We’ve been working on Mirlyn2-Beta, our installation of VuFind for some time now (don’t let the fancy-pants name scare you off), and the further we get into it, the more obvious it is that I want to move as much data normalization into Solr itself as possible.

Arguments about how much business logic to move into the database layer, in the form of foreign-key requirements, cascading inserts and deletes, stored procedures, etc. are as old as the features themselves. Solid arguments for and against are made on all sides, and like all things, there’s a happy middle ground for most people. [1. “Most,” in this case, excluding the old-time MySQL fanboys who took it as gospel that all data validation and manipulation belongs in the application layer, because their “database” didn’t do any of it. Februrary 30th in a date field, anyone?]

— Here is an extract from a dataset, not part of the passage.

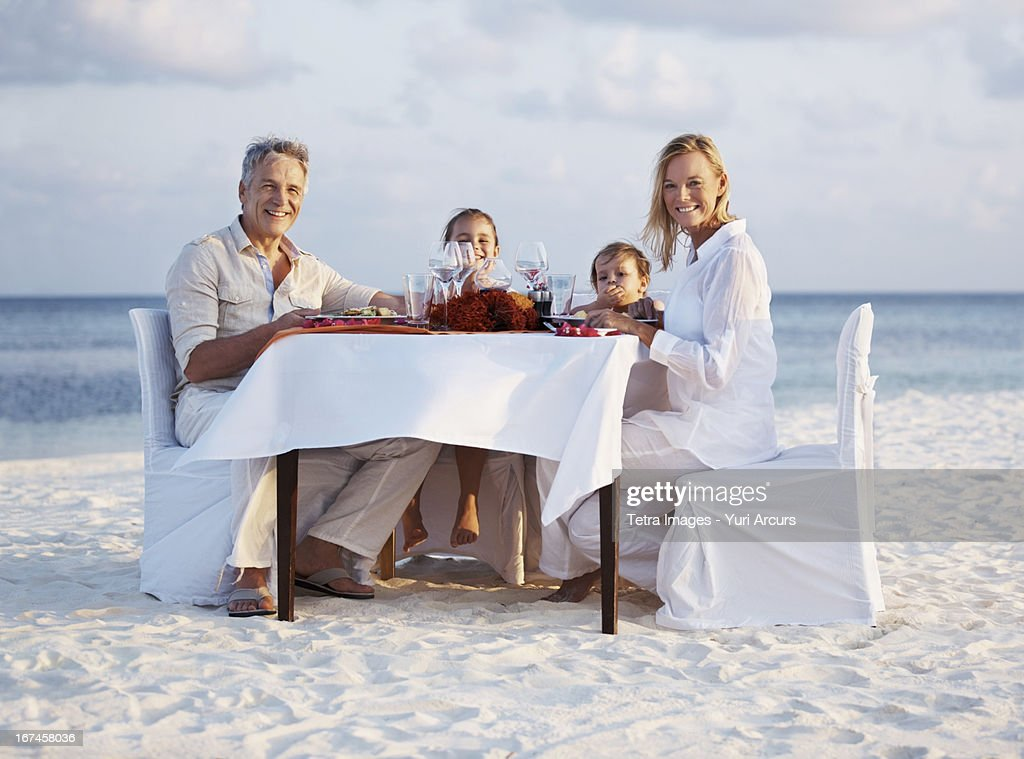 Thailand, Portrait of parents with daughters (8-9), (4-5) sitting at table on beach : Stock Photo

But Solr provides an incredibly compelling use case because it allows for data transformation at both index and query time via the use of custom analyzers (or a standard analyzer with text filters applied). We’re starting to migrate our schema to use more and more of these things, and I even went so far as to create a custom text filter for LCCNs after being inspired by Jonathan Rochkind.

The incentive is easy to see: client diversity. Let a thousand interfaces bloom, if you can give them all access to the same underlying Solr instance. And, seriously, how many times are you going to write that regexp to semi-normalize ISBNs and ISSNs, huh? Enough already.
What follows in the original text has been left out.